Evidence for orbital correlations and incipient orbital magnetism in ultrathin Co/Ni films

We present experimental evidence for orbital magnetism in heterostructures including ultrathin (111)-oriented Co/Ni bilayers. Magnetoelectronic measurements based on the anomalous Hall effect (AHE) show a nonlinear feature which appears on the background of paramagnetic response above the Curie point T_c of ferromagnetic films. The dependence on the magnetic field and temperature associated with this feature is well-described by the Landau theory of phase transition, with the transition temperature above T_c. The amplitude of the feature is maximized for equal thicknesses of Co and Ni.
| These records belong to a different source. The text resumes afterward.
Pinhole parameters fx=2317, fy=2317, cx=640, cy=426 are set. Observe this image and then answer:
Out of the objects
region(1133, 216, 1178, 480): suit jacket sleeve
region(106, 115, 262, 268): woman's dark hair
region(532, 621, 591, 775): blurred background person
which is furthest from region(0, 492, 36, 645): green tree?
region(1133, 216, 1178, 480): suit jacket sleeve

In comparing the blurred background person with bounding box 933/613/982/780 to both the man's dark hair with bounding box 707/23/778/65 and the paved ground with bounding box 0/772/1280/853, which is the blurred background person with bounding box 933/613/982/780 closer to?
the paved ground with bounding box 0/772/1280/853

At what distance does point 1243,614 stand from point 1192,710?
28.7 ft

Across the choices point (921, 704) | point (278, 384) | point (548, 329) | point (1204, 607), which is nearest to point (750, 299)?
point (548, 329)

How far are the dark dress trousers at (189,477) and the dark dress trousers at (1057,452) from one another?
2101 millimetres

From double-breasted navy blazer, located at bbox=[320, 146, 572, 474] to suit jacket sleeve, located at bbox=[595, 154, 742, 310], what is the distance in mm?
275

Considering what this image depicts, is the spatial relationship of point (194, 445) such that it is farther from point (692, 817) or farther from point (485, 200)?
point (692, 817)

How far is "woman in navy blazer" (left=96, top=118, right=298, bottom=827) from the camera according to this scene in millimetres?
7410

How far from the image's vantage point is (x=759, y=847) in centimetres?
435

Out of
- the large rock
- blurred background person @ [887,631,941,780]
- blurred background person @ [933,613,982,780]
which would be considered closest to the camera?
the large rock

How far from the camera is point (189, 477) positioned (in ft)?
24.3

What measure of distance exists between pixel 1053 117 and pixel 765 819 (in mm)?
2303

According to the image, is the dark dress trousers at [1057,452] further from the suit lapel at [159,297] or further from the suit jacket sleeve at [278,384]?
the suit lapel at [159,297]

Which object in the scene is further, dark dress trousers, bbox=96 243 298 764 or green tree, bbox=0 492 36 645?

We utilize the Hubbard model complemented with two-order-parameter mean-field calculations to show that our observations can be explained by ferromagnetic orbital correlations between 3d electrons associated with orbitally-selective electron hopping confined to the film plane. Such correlations are maximized for 3d shell population of one hole per site realized in thin Co/Ni films with equal thicknesses of Co and Ni. Our model shows that ferromagnetism in thin films can be substantially enhanced by orbital correlations. These correlations allow one to control magnetic anisotropy and magnetoelectronic phenomena associated with spin-orbit coupling such as anomalous and spin Hall effects.